The plant won't absorb the bleach in such a short period, but it might have some trace amounts in hard to reach crevices. This is why I have the last step of a water bath with extra dechlorinator present. The dechlorinaotr neutralizes any residue bleach still on the plant. I have used this treatment for many plants in tanks with fish much more sensitive then Bettas and have never had any issues. I actually picked up this method reading over forums at plantedtank.net, and they are pretty fanatical over there so I trust them.


----------



## wystearya (Sep 27, 2010)

Well, Petsmart only had one type of real aquatic plant in stock when I went in the other day. (Why do they sell bamboo as aquatic..?)

Anyway, it is called Anacharis, here is a pic I got from the internet:









Nothing fancy at all, but it's better than nothing. The other pet store in my area told me someone had bought all their plants and wouldn't get more in until Thursday. So, this was all I could get.

I hope to find some of those moss balls sometime in the future, they look neat.


----------



## celine18 (Sep 25, 2010)

JorgeBurrito said:


> The plant won't absorb the bleach in such a short period, but it might have some trace amounts in hard to reach crevices. This is why I have the last step of a water bath with extra dechlorinator present. The dechlorinaotr neutralizes any residue bleach still on the plant. I have used this treatment for many plants in tanks with fish much more sensitive then Bettas and have never had any issues.
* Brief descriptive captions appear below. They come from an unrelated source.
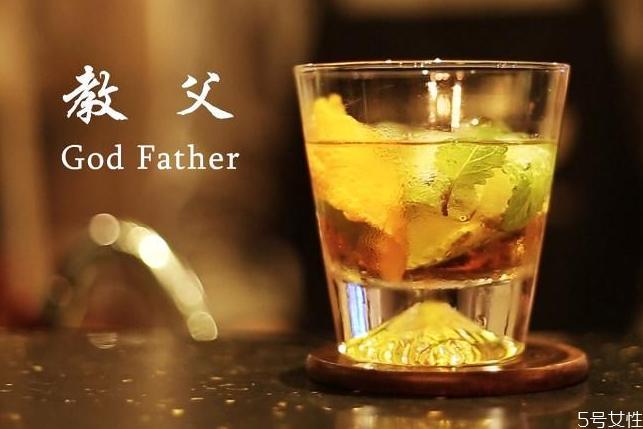 教父鸡尾酒多少度 教父酒后劲大吗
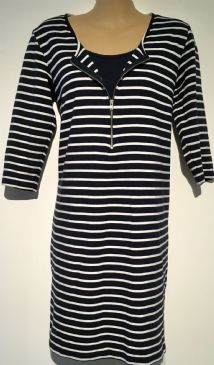 MAMALICIOUS MATERNITY & NURSING NAVY STRIPE TUNIC ZIP DRESS SIZE L 14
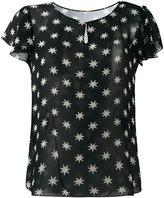 Saint Laurent star print sheer blouse - women - Silk - 36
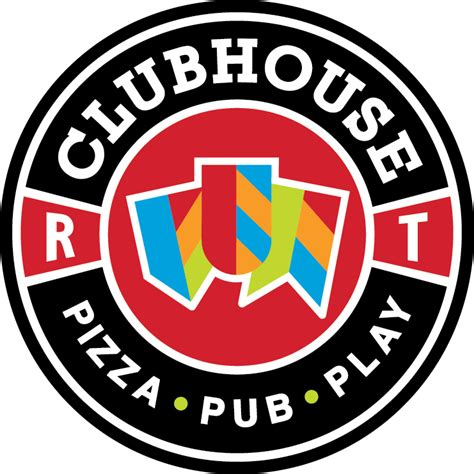 round table pizza rocklin ca 95765 round table pizza clubhouse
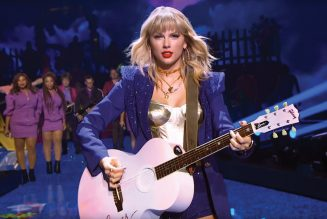 Taylor Swift's 'Love Story' Re-Recording Revs Up Streamers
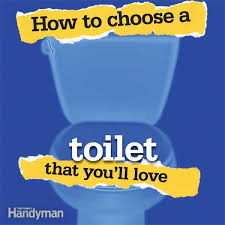 Tips For Selecting The Perfect Door Hardware For Your by Expert Tips For Buying A Toilet U2014 The Family Handyman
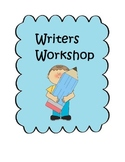 Writers Workshop Posters collins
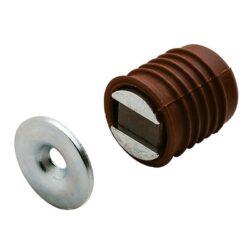 Защелка магнитная врезная, коричневая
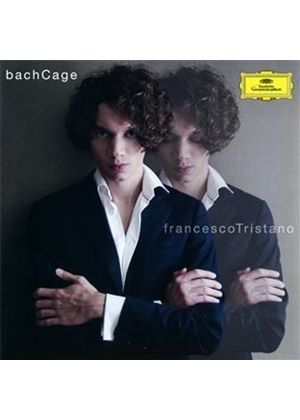 bachCage (Music CD)
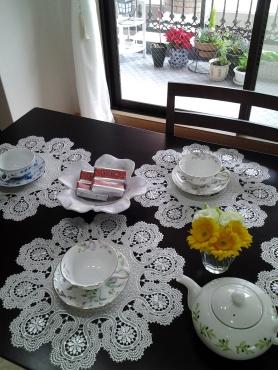母とケイコさんとお茶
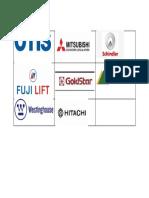 LOGOS-Elevators_Lift_Escalators.pdf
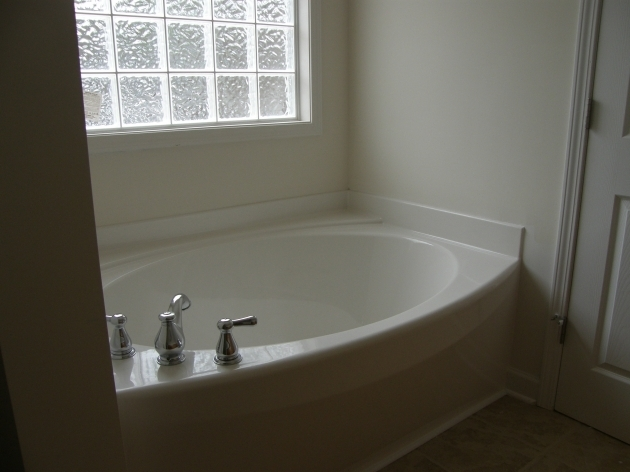 Awesome Garden Soaking Tub Garden Soaking Tub Garden Tub Installation Bath1ideas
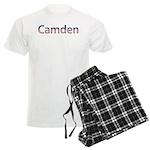 Camden Stars and Stripes Men's Light Pajamas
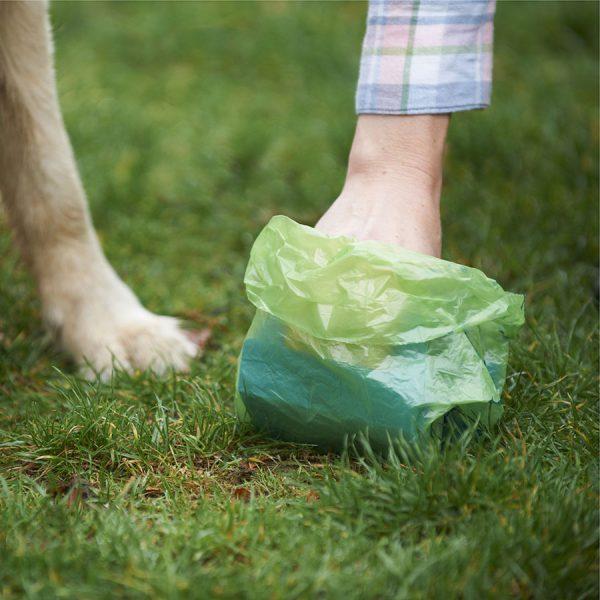 Best Dog Poop Bags • Reviews & Buying Guide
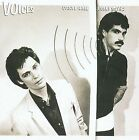 Voices by Daryl Hall & John Oates (CD, Jul-2004, BMG (distributor))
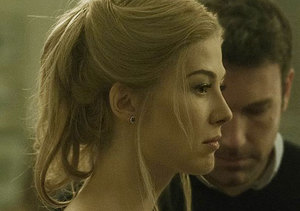 'Gone Girl': 3 Reasons Why the Thriller Rocked at the Box Office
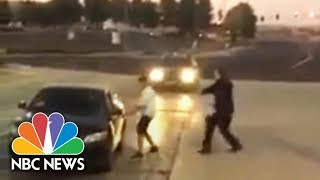 Angry Suspect Chasing And Beating Sheriff's Deputy Is Caught On Camera | NBC News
I actually picked up this method reading over forums at plantedtank.net, and they are pretty fanatical over there so I trust them.
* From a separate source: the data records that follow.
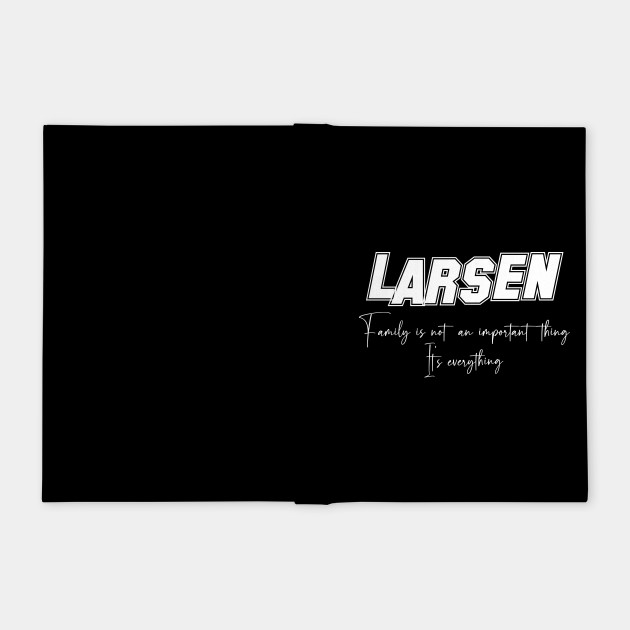 Larsen Second Name, Larsen Family Name, Larsen Middle Name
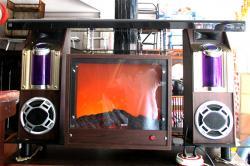 Display Design LED TV Rack - 10% OFF - (RD-049)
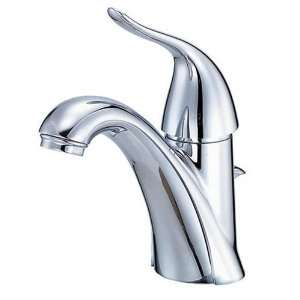 Danze D223121 Antioch Single Handle Lavatory Faucet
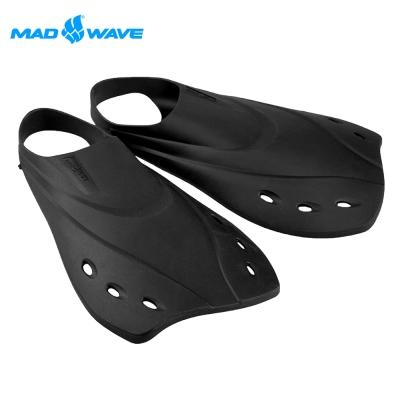 俄羅斯MADWAVE FINS FLEX 成人訓練用蛙鞋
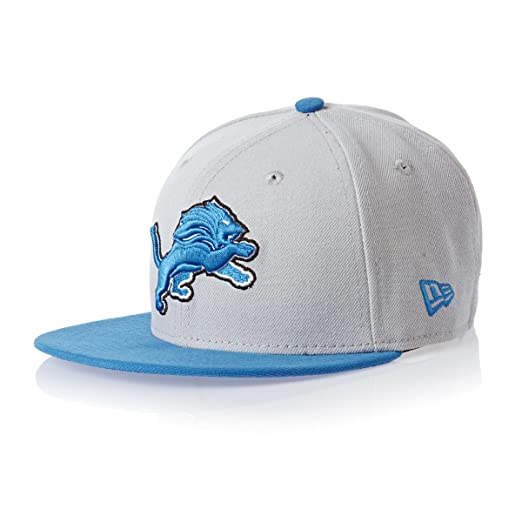 best cheap 15951 b9712 Amazon.com   NFL Child Detroit Lions On Field 5950 White Game Cap By New Era    Sports Fan Baseball Caps   Clothing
ok thanks! i just had to ask cause i'm super paranoid...


----------



## TigerLily (Sep 17, 2009)

That's a really cool tip about the bleach. I've never heard of that before, and my first reaction was to think 'wait, wouldn't that kill the plant?'

Anyway, I'll have to remember that, since my lfs sells their plants out of their fish tanks and I'm paranoid about cross contamination.


----------



## wallywestisthebest333 (Nov 30, 2009)

That's an awesome snail and egg removal method! =D Thanks for sharing!


----------



## JorgeBurrito (Sep 2, 2010)

TigerLily said:


> That's a really cool tip about the bleach. I've never heard of that before, and my first reaction was to think 'wait, wouldn't that kill the plant?'


This indeed is the danger of this method and why you only do it for a few minutes. Over long periods of time the bleach will attack the plants. As it is, I am sure it does some superficial damage to the plant, but the change in growing conditions from where it was grown to the store to your aquarium is a bigger stress than the brief dip in a low concentrated bleach soln. Almost all the low light plants that are mentioned around here are extremely hardy and will have no problems with this method. If you are doing a high tech setup with more delicate plants you have to reduce the time the plants spend in the bleach soln (thereby increasing the chance that the snails might survive).


----------



## TigerLily (Sep 17, 2009)

Good to know! Thanks for explaining it a bit further.


----------